[Data provided]
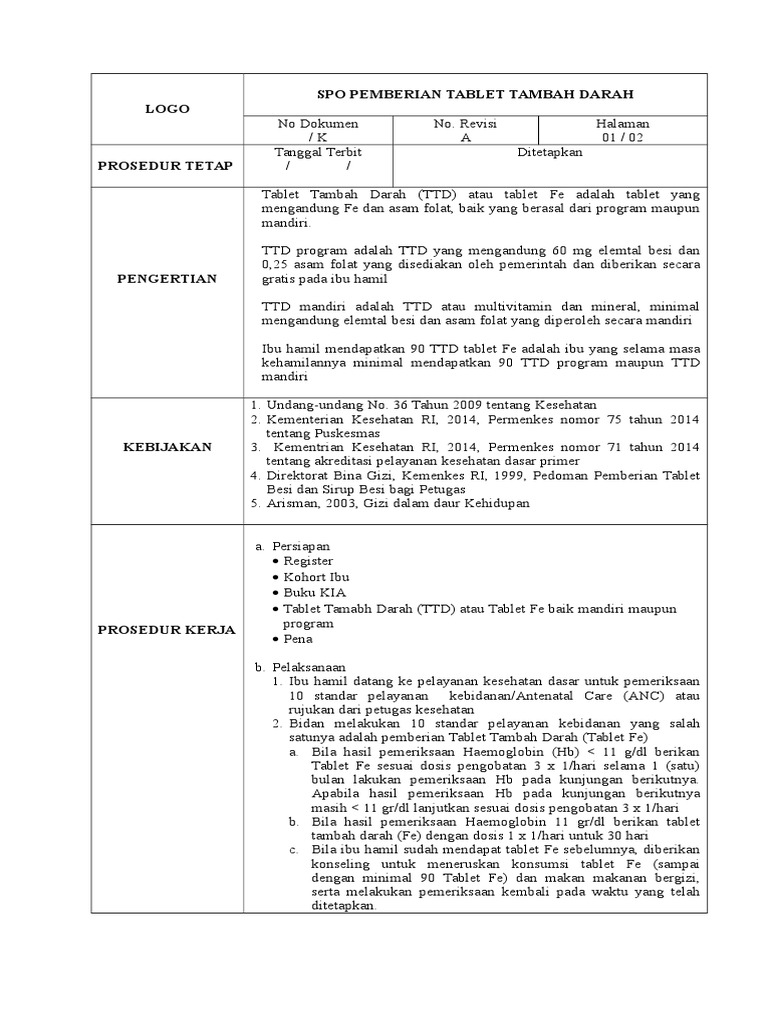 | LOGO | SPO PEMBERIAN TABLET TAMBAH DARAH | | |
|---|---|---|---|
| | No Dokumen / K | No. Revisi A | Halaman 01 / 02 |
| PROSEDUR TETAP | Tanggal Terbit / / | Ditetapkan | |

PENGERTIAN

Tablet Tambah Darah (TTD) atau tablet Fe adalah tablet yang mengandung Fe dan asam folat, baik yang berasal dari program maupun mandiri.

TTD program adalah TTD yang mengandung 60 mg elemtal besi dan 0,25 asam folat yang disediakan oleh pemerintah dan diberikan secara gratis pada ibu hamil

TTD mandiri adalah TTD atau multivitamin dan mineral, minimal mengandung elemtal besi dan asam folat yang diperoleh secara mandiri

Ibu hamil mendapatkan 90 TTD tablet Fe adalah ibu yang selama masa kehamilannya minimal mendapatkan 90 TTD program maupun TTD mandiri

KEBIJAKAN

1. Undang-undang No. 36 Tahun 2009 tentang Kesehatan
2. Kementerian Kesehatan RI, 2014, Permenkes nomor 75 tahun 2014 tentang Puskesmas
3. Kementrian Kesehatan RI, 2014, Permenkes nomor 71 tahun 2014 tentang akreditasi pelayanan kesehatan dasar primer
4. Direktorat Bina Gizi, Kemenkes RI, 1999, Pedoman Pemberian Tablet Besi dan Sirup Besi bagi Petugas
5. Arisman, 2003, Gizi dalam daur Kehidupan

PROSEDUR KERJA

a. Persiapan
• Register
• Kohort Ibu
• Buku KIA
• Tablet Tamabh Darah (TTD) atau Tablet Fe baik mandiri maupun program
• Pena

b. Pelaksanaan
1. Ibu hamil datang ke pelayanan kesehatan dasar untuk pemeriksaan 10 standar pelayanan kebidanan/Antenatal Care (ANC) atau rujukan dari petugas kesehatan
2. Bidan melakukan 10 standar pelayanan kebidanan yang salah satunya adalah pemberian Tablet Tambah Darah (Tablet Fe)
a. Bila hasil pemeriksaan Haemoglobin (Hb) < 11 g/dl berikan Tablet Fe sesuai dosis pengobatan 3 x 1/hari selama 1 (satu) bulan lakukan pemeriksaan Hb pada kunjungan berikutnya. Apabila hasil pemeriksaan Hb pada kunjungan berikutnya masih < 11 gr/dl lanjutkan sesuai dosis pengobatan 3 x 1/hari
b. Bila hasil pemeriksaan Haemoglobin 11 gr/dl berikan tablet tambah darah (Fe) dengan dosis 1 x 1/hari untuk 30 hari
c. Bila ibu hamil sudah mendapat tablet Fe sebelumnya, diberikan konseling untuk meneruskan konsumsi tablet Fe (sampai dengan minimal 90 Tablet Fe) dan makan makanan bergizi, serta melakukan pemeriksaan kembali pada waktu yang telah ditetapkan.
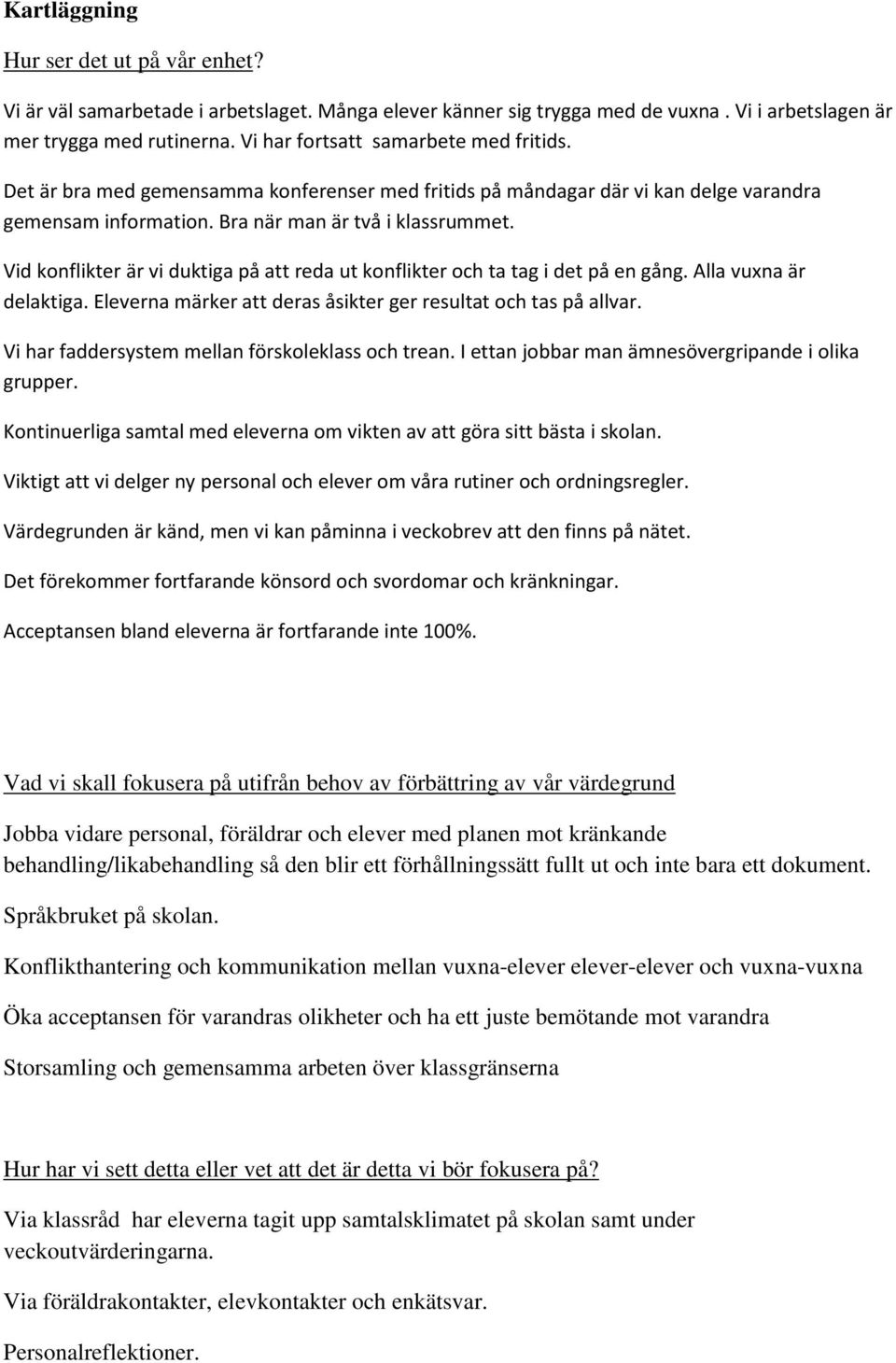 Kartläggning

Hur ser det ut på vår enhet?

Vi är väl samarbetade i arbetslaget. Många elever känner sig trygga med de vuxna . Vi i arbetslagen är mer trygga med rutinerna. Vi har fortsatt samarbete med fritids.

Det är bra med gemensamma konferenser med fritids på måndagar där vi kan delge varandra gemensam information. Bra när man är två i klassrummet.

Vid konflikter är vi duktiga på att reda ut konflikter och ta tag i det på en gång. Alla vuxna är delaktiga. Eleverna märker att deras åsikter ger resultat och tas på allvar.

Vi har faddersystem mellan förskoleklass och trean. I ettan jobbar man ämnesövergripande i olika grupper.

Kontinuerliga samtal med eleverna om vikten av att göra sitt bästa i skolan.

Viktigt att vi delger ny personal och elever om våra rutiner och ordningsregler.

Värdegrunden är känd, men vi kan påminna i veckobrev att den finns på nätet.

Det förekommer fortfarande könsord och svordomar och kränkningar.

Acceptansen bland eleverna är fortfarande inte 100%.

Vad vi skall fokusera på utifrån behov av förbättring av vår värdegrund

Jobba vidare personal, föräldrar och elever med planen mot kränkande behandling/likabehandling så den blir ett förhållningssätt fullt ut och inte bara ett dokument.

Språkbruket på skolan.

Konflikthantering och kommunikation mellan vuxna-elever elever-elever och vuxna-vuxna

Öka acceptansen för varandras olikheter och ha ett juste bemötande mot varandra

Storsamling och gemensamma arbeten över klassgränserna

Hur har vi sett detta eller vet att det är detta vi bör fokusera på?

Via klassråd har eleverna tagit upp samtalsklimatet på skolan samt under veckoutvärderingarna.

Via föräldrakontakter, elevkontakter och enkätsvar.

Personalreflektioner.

---

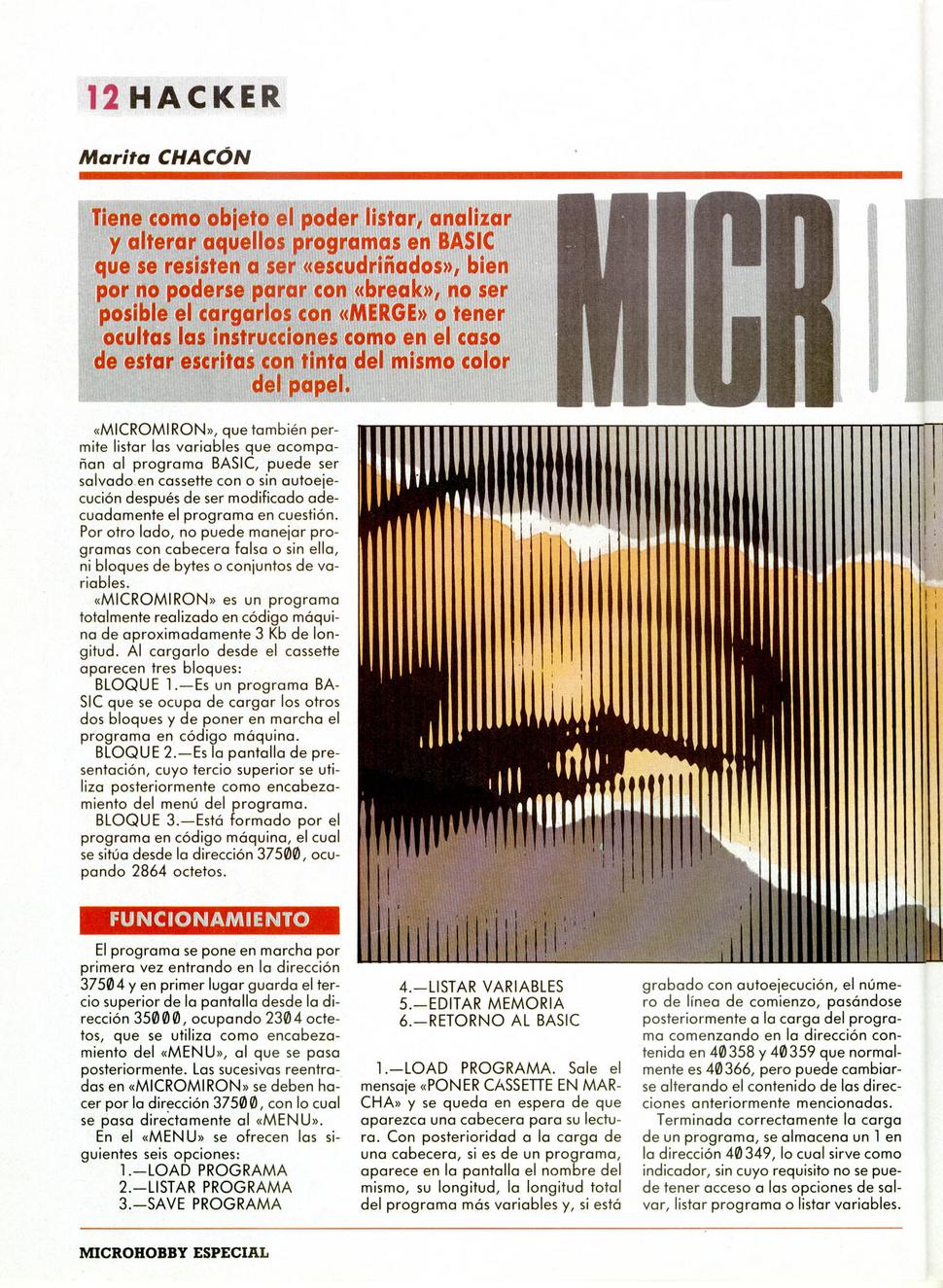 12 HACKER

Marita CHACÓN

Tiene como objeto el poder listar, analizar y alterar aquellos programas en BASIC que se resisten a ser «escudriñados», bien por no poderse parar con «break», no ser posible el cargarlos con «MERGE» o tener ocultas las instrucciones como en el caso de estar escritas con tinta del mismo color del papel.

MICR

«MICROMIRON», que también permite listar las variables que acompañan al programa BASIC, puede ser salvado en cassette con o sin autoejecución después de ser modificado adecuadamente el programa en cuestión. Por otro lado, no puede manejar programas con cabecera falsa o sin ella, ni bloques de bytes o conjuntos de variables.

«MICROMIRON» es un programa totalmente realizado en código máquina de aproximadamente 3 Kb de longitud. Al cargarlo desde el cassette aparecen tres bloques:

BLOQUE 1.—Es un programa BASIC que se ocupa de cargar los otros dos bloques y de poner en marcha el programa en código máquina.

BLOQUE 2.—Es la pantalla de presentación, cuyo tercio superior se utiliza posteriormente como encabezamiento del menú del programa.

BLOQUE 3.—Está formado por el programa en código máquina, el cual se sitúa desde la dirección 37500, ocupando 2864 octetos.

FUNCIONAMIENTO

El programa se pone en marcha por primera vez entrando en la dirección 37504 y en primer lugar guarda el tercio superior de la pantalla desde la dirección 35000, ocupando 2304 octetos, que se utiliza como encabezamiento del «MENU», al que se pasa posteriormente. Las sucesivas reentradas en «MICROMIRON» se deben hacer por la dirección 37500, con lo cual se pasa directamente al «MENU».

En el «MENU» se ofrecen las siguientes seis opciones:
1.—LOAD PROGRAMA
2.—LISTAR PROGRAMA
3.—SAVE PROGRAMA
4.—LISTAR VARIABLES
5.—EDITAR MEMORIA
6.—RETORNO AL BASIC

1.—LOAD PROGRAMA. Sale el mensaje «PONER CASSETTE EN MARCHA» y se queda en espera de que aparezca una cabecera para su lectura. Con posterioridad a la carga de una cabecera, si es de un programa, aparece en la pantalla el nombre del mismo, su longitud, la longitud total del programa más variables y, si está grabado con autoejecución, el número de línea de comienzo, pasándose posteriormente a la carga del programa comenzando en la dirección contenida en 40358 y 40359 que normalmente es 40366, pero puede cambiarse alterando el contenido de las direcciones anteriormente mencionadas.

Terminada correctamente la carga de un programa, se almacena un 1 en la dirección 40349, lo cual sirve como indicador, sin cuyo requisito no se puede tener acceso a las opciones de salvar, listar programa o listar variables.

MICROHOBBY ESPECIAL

[The problem] Return every line of the listing above where "longitud" appears.

[Task result]
«MICROMIRON» es un programa totalmente realizado en código máquina de aproximadamente 3 Kb de longitud. Al cargarlo desde el cassette aparecen tres bloques:
1.—LOAD PROGRAMA. Sale el mensaje «PONER CASSETTE EN MARCHA» y se queda en espera de que aparezca una cabecera para su lectura. Con posterioridad a la carga de una cabecera, si es de un programa, aparece en la pantalla el nombre del mismo, su longitud, la longitud total del programa más variables y, si está grabado con autoejecución, el número de línea de comienzo, pasándose posteriormente a la carga del programa comenzando en la dirección contenida en 40358 y 40359 que normalmente es 40366, pero puede cambiarse alterando el contenido de las direcciones anteriormente mencionadas.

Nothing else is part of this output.